◆ **INPUT ROWS**:
****************************************

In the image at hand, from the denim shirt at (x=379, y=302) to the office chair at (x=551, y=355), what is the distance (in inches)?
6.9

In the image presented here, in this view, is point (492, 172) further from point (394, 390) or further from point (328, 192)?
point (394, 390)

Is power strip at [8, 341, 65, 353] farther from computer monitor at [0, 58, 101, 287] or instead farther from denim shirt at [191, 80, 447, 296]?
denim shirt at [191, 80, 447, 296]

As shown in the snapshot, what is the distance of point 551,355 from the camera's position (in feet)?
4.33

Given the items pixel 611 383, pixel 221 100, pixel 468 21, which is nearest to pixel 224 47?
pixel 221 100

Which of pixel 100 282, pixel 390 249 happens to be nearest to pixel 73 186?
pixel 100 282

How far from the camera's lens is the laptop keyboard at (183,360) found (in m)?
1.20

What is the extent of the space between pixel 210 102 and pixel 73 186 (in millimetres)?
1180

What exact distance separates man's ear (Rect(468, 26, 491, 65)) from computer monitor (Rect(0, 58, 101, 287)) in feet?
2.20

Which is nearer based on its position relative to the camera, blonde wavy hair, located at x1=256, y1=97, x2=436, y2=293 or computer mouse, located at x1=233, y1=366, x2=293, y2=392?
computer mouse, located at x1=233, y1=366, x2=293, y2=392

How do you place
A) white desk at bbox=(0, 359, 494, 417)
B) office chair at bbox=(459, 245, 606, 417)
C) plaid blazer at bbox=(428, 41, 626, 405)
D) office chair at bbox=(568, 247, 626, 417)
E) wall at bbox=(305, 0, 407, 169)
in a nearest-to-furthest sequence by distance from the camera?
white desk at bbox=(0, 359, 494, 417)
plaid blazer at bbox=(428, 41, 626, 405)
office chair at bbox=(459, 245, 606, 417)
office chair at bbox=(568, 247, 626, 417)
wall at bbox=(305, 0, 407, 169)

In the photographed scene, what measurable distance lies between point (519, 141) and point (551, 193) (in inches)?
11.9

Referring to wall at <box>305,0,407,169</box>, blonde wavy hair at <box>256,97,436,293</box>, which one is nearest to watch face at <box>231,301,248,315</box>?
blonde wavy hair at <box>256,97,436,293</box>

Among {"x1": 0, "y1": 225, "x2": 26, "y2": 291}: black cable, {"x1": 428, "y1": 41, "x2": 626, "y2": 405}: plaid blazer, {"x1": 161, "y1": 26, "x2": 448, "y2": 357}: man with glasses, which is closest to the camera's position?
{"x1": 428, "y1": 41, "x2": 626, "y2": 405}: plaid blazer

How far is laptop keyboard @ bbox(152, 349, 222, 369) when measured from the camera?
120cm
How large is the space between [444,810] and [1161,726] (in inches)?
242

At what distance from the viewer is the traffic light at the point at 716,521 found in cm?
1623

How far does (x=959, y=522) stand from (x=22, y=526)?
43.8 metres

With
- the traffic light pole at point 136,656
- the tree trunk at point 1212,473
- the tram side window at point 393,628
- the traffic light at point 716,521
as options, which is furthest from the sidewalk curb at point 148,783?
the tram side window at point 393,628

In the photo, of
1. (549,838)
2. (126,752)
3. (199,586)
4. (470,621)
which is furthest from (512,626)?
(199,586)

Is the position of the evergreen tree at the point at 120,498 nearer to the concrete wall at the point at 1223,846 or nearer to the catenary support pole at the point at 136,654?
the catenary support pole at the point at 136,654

****************************************

◆ **INSTRUCTIONS FOR THE TASK**:
Put the listing between the line holding "the camera's position?" and the line holding "43.8 metres", inclusive, into a two-column CSV with the headers text and answer. Each text and its answer make one row, with every field in quotation marks and any line breaks turned into spaces.

◆ **WRITTEN RESPONSE**:
text,answer
"Among {""x1"": 0, ""y1"": 225, ""x2"": 26, ""y2"": 291}: black cable, {""x1"": 428, ""y1"": 41, ""x2"": 626, ""y2"": 405}: plaid blazer, {""x1"": 161, ""y1"": 26, ""x2"": 448, ""y2"": 357}: man with glasses, which is closest to the camera's position?","{""x1"": 428, ""y1"": 41, ""x2"": 626, ""y2"": 405}: plaid blazer"
"How far is laptop keyboard @ bbox(152, 349, 222, 369) when measured from the camera?","120cm"
"How large is the space between [444,810] and [1161,726] (in inches)?","242"
"At what distance from the viewer is the traffic light at the point at 716,521 found in cm?","1623"
"How far does (x=959, y=522) stand from (x=22, y=526)?","43.8 metres"